Dan Johnson

No. 87
- Position: Tight end

Personal information
- Born: May 17, 1960 (age 66) Minneapolis, Minnesota, U.S.
- Listed height: 6 ft 3 in (1.91 m)
- Listed weight: 240 lb (109 kg)

Career information
- High school: Cooper (New Hope, Minnesota)
- College: Iowa State
- NFL draft: 1982: 7th round, 170th overall pick

Career history
- Miami Dolphins (1982–1988);

Career NFL statistics
- Receptions: 94
- Receiving yards: 1,012
- Receiving touchdowns: 16
- Stats at Pro Football Reference

= Dan Johnson (American football) =

American football player (born 1960)

Dan Jimmie Johnson (born May 17, 1960) is an American former professional football player who was a tight end for seven seasons with the Miami Dolphins of the National Football League (NFL). Before his NFL career, Jonson played college football for the Iowa State Cyclones. He did not play until his junior season, and caught only four passes that year (though they were good for 116 yards and two touchdowns). As a senior, Johnson caught 21 passes for 290 yards. He was later selected by Miami with their seventh round pick in the 1983 NFL draft.

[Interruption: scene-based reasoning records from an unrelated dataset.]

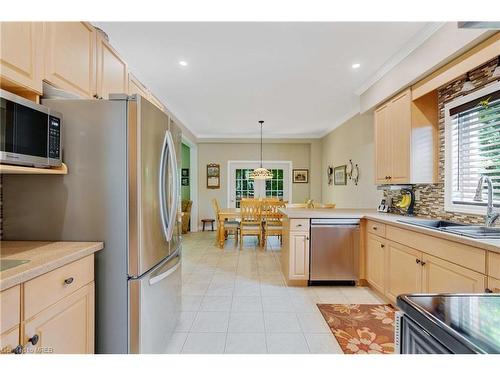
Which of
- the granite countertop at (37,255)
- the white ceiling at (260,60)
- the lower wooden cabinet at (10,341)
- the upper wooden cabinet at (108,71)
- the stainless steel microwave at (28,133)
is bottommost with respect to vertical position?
the lower wooden cabinet at (10,341)

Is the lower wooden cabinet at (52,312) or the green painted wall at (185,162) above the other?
the green painted wall at (185,162)

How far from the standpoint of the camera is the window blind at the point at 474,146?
2.13m

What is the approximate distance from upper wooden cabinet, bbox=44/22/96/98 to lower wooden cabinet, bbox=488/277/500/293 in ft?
8.94

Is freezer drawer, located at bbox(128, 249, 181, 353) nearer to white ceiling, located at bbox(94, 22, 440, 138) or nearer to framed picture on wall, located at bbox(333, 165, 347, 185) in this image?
white ceiling, located at bbox(94, 22, 440, 138)

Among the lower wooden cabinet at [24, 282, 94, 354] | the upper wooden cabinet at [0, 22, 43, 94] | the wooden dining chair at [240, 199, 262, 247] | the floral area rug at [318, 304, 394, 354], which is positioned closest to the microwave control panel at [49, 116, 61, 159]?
the upper wooden cabinet at [0, 22, 43, 94]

Johnson told ESPN's John Barr on January 28, 2011, that he took about 1000 pain killers per month during his playing days, as a result of the numerous injuries and broken bones he suffered. Teammates nicknamed him "King of Pain" as a result of all the broken bones he had during his career. He was also the only player to catch a touchdown pass from Hall of Fame quarterback Dan Marino in Super Bowl XIX.